Regardless of the topology chosen, which defines

how nodes connect themselves, one must decide

how to actually populate peers with data. P2P

systems usually take one of two basic approaches:

structured or unstructured. Mischke and Stiller

(Mischke, 2004) analyzed the problem of distributed

searches in different structural data space designs.

In structured networks such as Chord

(Ratnasamy, 2001) or CAN (Stoica, 2001) the data

placement results of the execution of a predefined

function or lookup in a hash table. By having a

metric for the quick retrieval of data, structured

networks are highly scalable. However, searching by

metadata is a complex task which may require

broadcasting of queries.

Unstructured networks, on the other hand, have

no predefined rules for data storage. These are ideal

in dynamic networks, where constantly updating a

distributed hash table can be troublesome. While

they may generate more traffic network in some

situations, its flexibility makes them more attractive

for digital libraries. Queries can be as complex as

desired, and each peer will respond with its best

possible answer.

4.3 Search Engines

Indexing and search services play a critical role in a

digital library, as they allow to quickly and

efficiently find resources based on previously

indexed metadata. In a P2P based digital library,

some aspects are relevant in the choice of search

engines. Assuming a hybrid topology is used, each

peer will have a local index which must be

periodically sent to the super-peer where they are

merged.

§ **EXCERPTED DATA**:

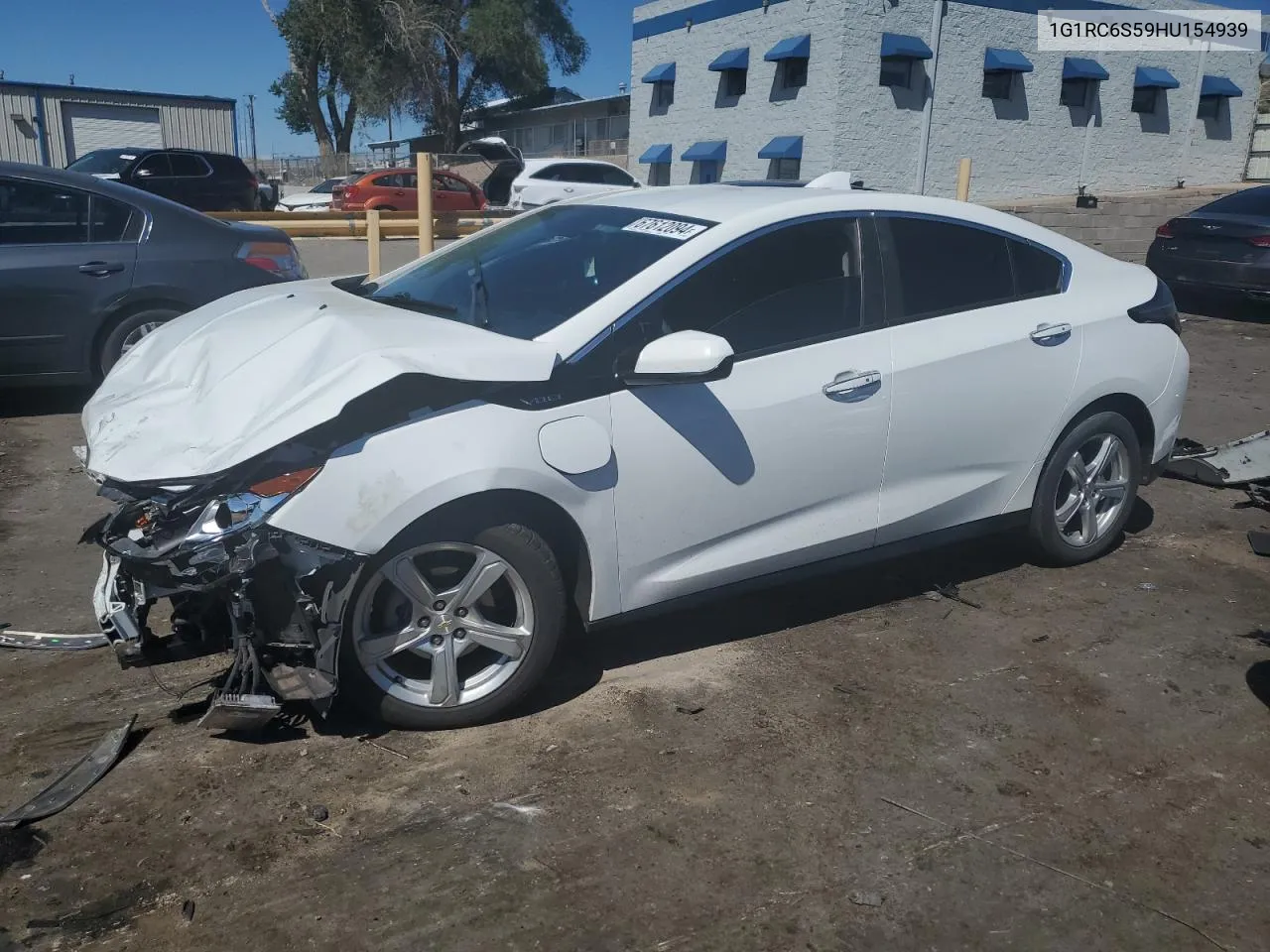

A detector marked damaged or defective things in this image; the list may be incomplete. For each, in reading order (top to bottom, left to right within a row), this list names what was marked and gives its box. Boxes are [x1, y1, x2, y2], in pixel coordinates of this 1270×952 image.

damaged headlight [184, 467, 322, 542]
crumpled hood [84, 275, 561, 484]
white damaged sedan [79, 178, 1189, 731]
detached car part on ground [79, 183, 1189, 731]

* * *

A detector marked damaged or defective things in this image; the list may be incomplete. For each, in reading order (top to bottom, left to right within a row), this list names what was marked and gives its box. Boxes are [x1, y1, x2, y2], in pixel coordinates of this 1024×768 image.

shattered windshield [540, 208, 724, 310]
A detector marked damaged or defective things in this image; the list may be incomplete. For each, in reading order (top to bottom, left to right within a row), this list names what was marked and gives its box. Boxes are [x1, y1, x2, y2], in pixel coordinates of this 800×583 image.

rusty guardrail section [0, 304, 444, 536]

* * *

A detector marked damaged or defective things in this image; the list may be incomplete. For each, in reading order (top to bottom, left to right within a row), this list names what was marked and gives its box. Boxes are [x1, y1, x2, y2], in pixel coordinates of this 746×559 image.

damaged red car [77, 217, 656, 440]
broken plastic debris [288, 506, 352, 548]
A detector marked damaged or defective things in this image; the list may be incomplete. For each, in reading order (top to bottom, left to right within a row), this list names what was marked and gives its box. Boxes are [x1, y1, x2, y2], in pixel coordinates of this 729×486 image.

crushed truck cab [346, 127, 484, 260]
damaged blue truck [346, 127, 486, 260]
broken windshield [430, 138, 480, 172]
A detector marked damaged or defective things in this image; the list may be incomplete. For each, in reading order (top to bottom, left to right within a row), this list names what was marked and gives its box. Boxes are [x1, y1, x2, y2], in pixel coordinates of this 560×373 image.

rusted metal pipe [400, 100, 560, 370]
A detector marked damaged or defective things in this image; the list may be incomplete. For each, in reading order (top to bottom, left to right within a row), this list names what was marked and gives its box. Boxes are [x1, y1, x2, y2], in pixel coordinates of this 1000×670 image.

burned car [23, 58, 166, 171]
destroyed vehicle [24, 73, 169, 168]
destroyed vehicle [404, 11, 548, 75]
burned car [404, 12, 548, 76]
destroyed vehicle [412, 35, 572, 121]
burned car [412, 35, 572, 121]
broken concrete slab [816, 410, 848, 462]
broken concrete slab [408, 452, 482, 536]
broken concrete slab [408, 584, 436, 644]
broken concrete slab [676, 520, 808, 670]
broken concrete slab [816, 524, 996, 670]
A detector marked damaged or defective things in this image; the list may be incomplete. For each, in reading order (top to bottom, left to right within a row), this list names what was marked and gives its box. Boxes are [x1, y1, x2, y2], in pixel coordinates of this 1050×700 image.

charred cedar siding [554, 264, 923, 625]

§ **TASK REQUIREMENTS**:
(1) List every parenthetical citation (author and year) in the passage on peer-to-peer digital libraries.
(2) Rewrite the passage on peer-to-peer digital libraries starting at "systems usually take" and ending at "data space designs.", with "analyzed" changed to "examined".
(3) Carry on the passage on peer-to-peer digital libraries after its last sentence.

§ **ANSWERS BY ITEM**:
(1)
Mischke, 2004
Ratnasamy, 2001
Stoica, 2001

(2)
systems usually take one of two basic approaches:

structured or unstructured. Mischke and Stiller

(Mischke, 2004) examined the problem of distributed

searches in different structural data space designs.

(3)
Ideally, the search/indexing engine should have

the following features:

- Generated indexes should be transparent to the

API/language used. If the P2P is to support

different operative systems, indexes must be

interchangeable.

- Decoupling of indexing and searching

mechanisms. This allows applications to use

super-peers without also replicating data.

- Indexes should be incremental and able to be

merged.

- XML and XML namespaces support, either

natively or by using plug-ins.

With these factors in consideration, we conducted a

benchmark with six of the major free or open-source

search engines: Indri, Lucene, MS Indexing Service,

Swish-e, Terrier, and Zebra. The benchmark

revealed that Swish-e and Lucene provide the best

performance results and respond to most of the

desired features for our digital library framework.

Since Lucene is more actively supported by the

community and is ported into a larger number of

APIs, it is the chosen indexing engine. Some add-

ons, such as proper support for XML indexing, were

developed.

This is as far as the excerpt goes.